Ungewöhnlich ist, dass das Landgericht diese Sache schon vor dem auf den 21. Januar terminierten Prozessbeginn anders sieht, wie hr-iNFO aus Justizkreisen erfuhr. Das Gericht beharrt in seinem Eröffnungsbeschluss darauf, es gebe sehr wohl konkrete Anhaltspunkte dafür, dass der Angeklagte es auf das Radrennen abgesehen hatte. Im Gegensatz zur Anklagebehörde hatte schon das Oberlandesgericht (OLG) Frankfurt sehr wohl deutliche Hinweise darauf erkannt, dass beim Rennen eine Bombe explodieren sollte. Dafür sprächen unter anderem bei dem Mann gefundene Bastelanleitungen für Bomben sowie die Tatsache, dass er die Rennstrecke habe ausspähen wollen.

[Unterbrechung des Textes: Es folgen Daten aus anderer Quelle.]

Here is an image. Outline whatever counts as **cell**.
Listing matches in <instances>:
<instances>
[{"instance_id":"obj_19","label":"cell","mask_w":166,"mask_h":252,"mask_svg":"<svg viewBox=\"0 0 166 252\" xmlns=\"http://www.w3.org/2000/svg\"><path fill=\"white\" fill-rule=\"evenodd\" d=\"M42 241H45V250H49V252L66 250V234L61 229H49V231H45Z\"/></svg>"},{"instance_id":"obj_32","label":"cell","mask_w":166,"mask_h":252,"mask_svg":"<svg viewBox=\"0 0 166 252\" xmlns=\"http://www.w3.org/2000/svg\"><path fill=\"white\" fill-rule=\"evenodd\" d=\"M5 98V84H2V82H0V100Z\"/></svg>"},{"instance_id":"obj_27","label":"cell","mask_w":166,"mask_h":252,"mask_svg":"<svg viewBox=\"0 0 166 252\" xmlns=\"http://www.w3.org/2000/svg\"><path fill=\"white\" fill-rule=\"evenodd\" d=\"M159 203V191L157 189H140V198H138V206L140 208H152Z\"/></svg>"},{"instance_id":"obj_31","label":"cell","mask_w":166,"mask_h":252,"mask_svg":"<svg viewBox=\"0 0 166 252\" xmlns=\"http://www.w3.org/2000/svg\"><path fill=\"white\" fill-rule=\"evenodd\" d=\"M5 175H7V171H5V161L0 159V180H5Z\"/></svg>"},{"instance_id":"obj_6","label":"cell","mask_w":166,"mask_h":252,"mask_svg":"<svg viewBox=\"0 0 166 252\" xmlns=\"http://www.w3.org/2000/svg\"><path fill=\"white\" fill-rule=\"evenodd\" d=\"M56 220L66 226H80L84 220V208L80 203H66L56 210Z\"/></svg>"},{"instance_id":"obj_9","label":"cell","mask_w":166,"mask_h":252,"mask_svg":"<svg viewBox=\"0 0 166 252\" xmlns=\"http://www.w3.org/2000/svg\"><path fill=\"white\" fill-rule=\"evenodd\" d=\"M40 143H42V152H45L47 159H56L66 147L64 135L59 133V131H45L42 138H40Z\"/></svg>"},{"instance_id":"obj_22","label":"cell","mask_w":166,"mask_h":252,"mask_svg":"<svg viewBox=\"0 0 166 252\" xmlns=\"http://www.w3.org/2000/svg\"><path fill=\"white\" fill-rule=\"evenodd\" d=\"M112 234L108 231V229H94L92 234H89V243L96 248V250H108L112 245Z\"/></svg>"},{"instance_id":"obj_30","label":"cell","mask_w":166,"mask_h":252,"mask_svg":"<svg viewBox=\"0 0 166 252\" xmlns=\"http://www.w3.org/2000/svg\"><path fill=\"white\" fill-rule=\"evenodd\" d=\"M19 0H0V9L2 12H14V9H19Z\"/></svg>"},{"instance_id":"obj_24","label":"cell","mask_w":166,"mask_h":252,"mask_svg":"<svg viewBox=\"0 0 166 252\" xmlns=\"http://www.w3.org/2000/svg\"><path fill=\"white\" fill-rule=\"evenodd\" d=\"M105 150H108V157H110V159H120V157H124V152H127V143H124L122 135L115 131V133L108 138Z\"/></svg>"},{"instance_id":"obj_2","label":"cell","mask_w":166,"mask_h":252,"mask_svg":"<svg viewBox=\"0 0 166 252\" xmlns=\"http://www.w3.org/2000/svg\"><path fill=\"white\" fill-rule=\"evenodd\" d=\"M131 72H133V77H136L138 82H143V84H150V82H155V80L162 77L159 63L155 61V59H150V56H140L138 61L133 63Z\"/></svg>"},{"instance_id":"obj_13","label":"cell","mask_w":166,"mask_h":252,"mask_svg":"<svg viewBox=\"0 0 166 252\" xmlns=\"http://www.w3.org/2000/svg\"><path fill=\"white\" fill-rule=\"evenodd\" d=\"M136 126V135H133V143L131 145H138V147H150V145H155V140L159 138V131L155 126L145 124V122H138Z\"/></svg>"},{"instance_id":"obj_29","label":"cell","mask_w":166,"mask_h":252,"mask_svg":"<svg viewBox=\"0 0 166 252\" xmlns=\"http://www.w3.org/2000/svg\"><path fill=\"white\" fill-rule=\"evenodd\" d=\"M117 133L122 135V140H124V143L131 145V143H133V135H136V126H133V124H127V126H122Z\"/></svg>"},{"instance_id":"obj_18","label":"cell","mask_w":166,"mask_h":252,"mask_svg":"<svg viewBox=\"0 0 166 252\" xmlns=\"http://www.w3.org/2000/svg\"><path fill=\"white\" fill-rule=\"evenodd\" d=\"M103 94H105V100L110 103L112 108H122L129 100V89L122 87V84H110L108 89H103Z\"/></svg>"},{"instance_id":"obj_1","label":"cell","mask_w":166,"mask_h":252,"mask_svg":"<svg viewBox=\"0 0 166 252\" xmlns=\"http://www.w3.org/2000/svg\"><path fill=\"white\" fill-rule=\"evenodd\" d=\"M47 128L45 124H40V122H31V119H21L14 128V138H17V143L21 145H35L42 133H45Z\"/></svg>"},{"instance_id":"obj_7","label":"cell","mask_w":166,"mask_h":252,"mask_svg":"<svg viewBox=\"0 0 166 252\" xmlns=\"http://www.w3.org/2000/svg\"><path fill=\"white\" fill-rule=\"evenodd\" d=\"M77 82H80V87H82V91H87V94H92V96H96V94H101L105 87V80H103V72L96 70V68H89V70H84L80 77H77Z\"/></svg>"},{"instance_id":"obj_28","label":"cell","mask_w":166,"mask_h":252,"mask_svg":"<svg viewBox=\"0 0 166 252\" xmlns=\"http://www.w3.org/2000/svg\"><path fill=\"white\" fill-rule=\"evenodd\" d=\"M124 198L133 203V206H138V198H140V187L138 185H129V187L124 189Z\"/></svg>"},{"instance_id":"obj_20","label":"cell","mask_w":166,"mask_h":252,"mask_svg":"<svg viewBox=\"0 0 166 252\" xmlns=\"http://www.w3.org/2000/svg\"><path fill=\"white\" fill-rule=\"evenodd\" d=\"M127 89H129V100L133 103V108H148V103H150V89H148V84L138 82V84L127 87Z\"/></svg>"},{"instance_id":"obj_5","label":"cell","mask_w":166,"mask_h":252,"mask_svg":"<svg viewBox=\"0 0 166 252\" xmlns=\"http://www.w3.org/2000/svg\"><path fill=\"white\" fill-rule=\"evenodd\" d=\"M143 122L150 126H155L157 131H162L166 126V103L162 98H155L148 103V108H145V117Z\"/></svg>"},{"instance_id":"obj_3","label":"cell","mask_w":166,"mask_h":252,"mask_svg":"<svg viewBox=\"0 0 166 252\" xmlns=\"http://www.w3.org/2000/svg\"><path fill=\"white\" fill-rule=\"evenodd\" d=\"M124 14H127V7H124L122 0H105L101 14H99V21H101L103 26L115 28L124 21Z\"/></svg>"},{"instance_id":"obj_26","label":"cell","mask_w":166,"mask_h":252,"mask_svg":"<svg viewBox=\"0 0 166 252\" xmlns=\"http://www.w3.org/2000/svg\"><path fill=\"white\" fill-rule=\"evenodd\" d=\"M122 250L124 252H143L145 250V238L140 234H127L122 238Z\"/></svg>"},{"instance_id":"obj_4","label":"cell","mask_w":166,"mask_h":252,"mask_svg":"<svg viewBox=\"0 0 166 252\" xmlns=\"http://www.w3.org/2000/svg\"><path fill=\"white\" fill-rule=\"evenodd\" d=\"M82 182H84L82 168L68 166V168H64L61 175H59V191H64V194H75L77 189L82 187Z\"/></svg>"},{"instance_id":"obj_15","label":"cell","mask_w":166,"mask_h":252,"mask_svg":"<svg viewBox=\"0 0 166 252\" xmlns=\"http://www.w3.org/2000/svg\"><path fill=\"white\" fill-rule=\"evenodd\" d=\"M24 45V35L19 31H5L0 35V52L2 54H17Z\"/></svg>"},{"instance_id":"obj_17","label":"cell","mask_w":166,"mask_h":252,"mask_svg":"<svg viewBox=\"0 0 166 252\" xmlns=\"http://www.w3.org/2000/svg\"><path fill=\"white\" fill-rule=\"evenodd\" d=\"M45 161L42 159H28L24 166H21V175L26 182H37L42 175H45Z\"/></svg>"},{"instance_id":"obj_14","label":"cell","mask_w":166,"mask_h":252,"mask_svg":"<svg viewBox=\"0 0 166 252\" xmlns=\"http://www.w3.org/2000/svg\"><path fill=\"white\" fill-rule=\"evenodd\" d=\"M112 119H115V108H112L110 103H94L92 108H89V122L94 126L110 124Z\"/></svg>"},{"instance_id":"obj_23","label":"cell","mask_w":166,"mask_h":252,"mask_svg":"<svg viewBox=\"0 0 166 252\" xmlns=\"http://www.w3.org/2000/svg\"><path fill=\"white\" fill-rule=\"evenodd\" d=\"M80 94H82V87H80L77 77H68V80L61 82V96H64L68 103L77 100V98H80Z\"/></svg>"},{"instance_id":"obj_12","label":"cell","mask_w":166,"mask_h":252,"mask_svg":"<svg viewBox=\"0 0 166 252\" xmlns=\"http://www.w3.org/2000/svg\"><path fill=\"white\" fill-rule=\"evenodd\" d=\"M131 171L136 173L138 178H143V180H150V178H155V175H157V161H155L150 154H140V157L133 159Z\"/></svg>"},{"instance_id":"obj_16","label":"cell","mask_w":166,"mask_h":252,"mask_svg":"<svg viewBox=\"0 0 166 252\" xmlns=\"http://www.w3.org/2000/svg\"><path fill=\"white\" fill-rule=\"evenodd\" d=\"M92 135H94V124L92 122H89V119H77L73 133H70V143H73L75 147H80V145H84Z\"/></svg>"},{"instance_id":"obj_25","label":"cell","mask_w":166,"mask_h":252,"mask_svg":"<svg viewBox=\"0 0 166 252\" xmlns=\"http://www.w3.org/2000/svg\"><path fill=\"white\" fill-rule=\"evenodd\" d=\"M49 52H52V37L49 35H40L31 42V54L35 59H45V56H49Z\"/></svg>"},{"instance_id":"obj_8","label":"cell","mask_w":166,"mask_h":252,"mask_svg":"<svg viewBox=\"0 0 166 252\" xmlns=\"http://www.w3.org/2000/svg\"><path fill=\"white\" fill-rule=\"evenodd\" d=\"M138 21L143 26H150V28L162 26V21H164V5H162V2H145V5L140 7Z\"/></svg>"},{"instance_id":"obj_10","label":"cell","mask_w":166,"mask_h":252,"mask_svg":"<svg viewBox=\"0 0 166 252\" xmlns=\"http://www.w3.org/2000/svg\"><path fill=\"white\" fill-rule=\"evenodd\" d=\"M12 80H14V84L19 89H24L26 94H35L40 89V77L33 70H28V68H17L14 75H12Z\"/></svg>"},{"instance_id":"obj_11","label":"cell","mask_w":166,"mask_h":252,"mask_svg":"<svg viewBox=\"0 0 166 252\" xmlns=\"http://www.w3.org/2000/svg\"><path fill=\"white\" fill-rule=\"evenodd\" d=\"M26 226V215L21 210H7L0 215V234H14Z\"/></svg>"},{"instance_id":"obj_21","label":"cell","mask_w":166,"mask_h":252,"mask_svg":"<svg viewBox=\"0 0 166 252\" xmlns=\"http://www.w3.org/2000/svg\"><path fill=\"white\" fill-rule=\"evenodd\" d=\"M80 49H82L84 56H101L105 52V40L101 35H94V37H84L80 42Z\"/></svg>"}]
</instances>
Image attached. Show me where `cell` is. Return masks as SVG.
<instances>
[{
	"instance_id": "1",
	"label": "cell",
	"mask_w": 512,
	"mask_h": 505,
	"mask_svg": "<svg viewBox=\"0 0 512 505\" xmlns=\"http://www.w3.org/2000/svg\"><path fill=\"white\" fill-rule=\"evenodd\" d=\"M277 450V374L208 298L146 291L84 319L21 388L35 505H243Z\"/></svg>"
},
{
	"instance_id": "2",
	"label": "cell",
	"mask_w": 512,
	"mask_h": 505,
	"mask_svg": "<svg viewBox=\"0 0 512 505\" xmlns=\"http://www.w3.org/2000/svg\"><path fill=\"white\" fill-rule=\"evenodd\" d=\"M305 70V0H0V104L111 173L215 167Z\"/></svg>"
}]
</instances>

Bei einer Verurteilung drohen dem Angeklagten bis zu zehn Jahre Haft. Auch seine 34 Jahre alte Ehefrau war vorübergehend in U-Haft genommen worden. Sie wurde aber wegen nicht ausreichender Verdachtsmomente wieder auf freien Fuß gesetzt.

Chemikalien in Baumarkt gekauft

Auf die Spur des mutmaßlichen Islamisten waren die Ermittler durch den Hinweis einer Frankfurter Baumarkt-Mitarbeiterin gekommen. Der Verdächtige hatte unter Angabe falscher Personalien drei Liter der Chemikalie Wasserstoffperoxid gekauft. Die Angestellte informierte daraufhin die Polizei.

Über Videoaufnahmen konnte der Mann identifiziert werden. Als sich im Laufe von Observationen die Verdachtsmomente gegen ihn erhärteten, griffen die Fahnder Ende April schließlich zu und nahmen ihn fest.